[Linux-cluster] details of fencing

Thu Jul 12 08:03:46 UTC 2007

I am in the process of implementing clustering for shared data storage
across a number of nodes, with several nodes exporting large GNBD
volumes, and also new storage from an iSCSI raid chassis with 6TB of
storage.  The nature of the application requires that the nodes that
access the data store are pretty much independent of each other, just
providing CPU and graphics support while reading several hundred
megabytes of image data in 32mb chunks, and writing numerous small
summary files of this data.  Our current methodology, which works but is
slow, is to server the data by NFS over gigabit ethernet. A similar
facility nearby, with the same application, has implemented GFS on FC
equipment, and are using the FC switch for fencing.  As I have somewhat
different storage hardware and data retention requirements, I need to
implement different fencing methods.

The storage network is on a 3com switch, which is able to take down a
given link via a telnet command, and later restore it.  Also, each of
the storage nodes has a Smart UPS with control over the individual
outlets on the UPS, which could be used for power fencing of the GNBD
server nodes.  The only issue there is that these are not networked UPS
systems, but are connected via serial ports to some of the nodes.  On
the network switch fencing, I am currently using the storage net for
cluster communications, so bringing down a port also stops cluster
communications.

Each of the Storage systems has at least two network interfaces (most
have 6 or more), one (or more) on the storage net, and one on our
intranet.
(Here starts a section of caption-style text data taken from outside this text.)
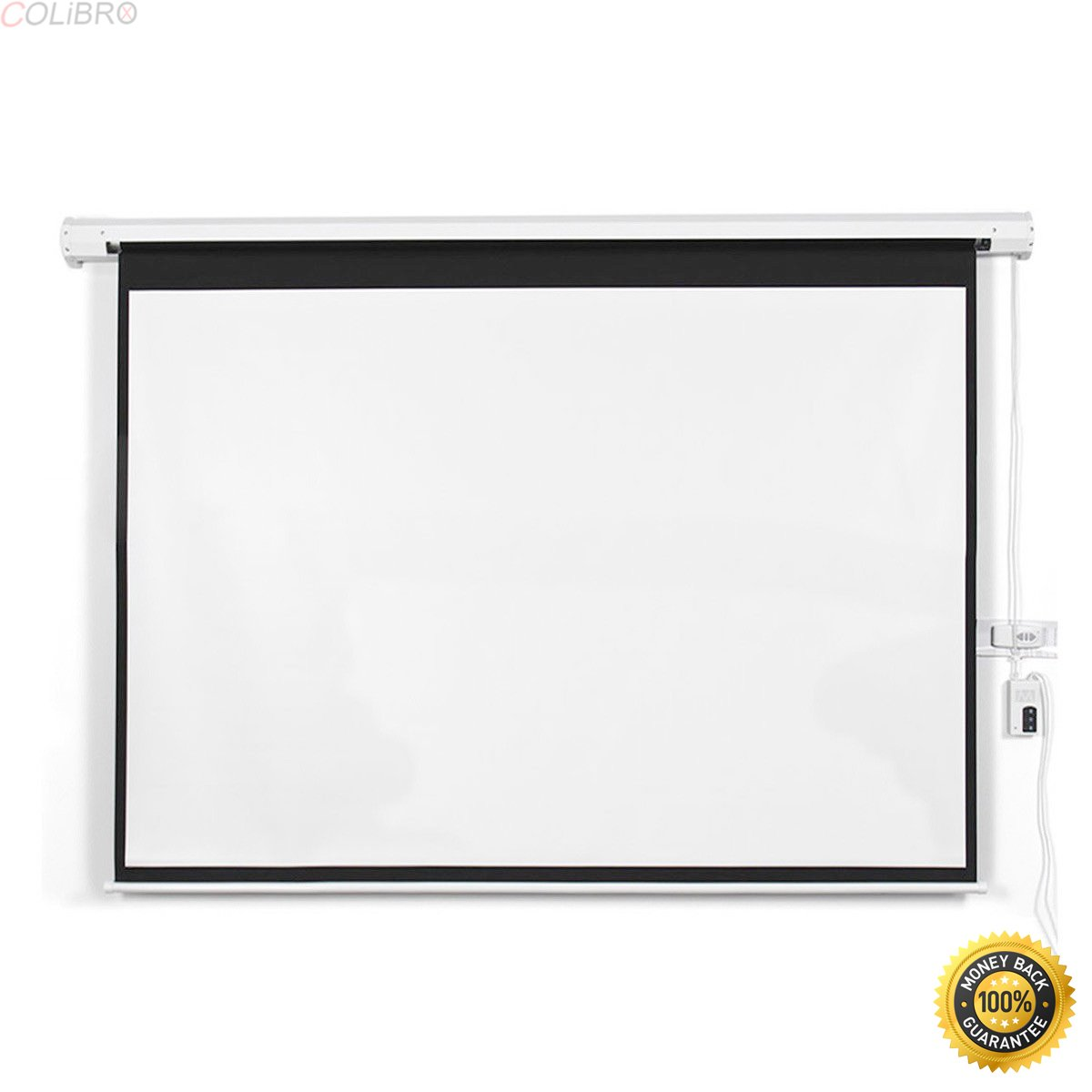 "COLIBROX--New 100"" 16:9 HD Foldable Electric Motorized Projector Screen + Remote,projector screen best buy,home theater projector screen"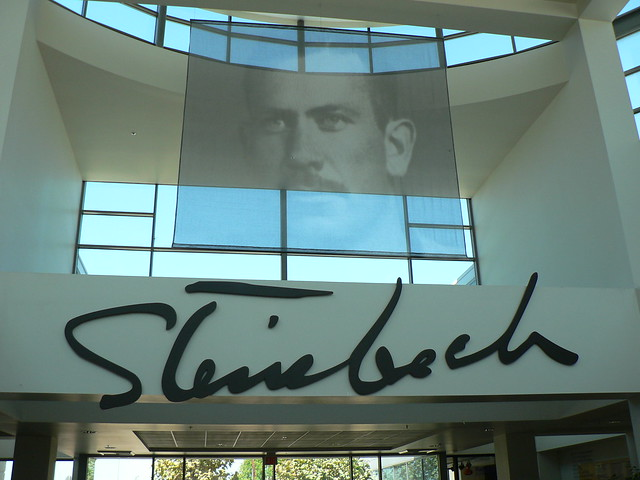 National Steinbeck Center - Entrance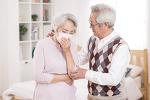환절기 비염 등 코 건강 관리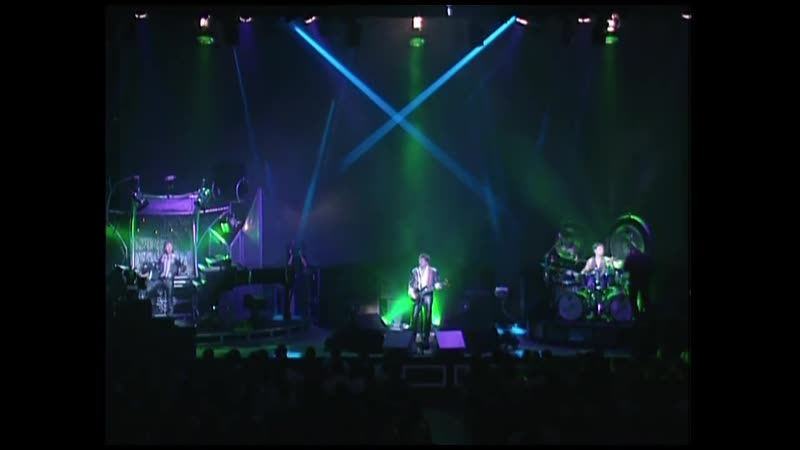 Emerson Lake Palmer Medley Karn Evil 9 Tarkus Knife Edge Royal Albert Hall 1992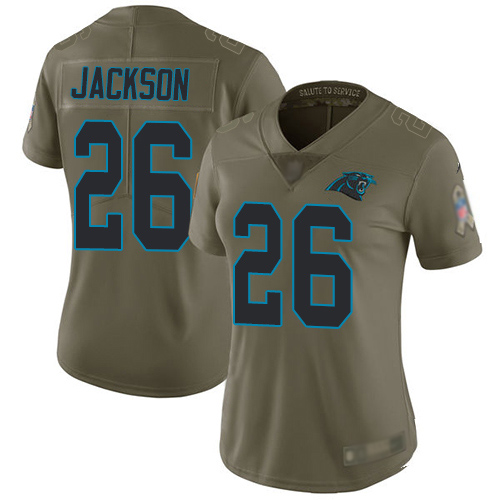 Carolina Panthers Limited Olive Women Donte Jackson Jersey NFL Football 26 2017 Salute to Service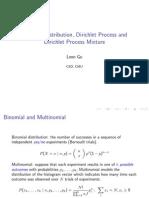 Dirichlet Distribution, Dirichlet Process and Dirichlet Process Mixture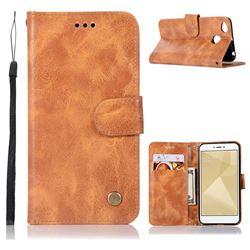 Luxury Retro Leather Wallet Case for Xiaomi Redmi 4 (4X) - Golden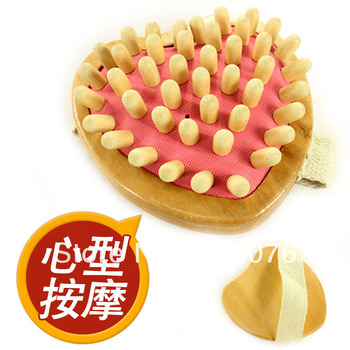 Best selling! Pure wooden heart shape massage device handed slimming Body massager shaping the curve Free shipping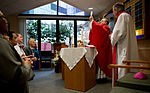 Archdiocese for military services visits Travis AFB 140203-F-PZ859-052.jpg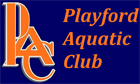playford-aquatic-club-logo.png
The data processing units have two net interfaces, one on each
network.

I know I will probably have to write a fence agent for at least some of
the parts of this.  The questions that I have are the exact sequence of
events for fencing a node, as in who initiates the fencing operation,
and what is the sequence of events for recovery and rejoining the
cluster after a reboot.  I currently have a test setup of four nodes
with a 4TB GNBD export from one of the nodes to the other three, using
fence_gnbd on those nodes, and fence_gnbd_notify with fence_manual on
the server, at least until I can get the UPS fence agent working.  If I
need to, I can put the UPS systems on a network terminal server to allow
any node to connect to the UPS for commands, but would prefer that it
connect to one of the cluster nodes directly using the serial port.  For
the iSCSI chassis, from the manual it appears that I can force a iSCSI
disconnect via snmp or telnet using the management interface for the
chassis, which from my reading of the RFQ, should be an effective fence
for iSCSI, as it will invalidate the current connection from the
initiator, and requires a re-authentication and negotiation of the link
before allowing more communications with that node.

Hopefully, this gives enough information to a least get a start on this,
as it is several issues, each which may need separate followup.

Sincerely

James Fait
-- 
James Fait, Ph.D.
Beamline Scientist, SER-CAT
APS, building 436B-008
Argonne National Laboratory
9700 S Cass Ave
Argonne, IL 60439
phone 630-252-0644
fax   630-252-0652
email fait at anl.gov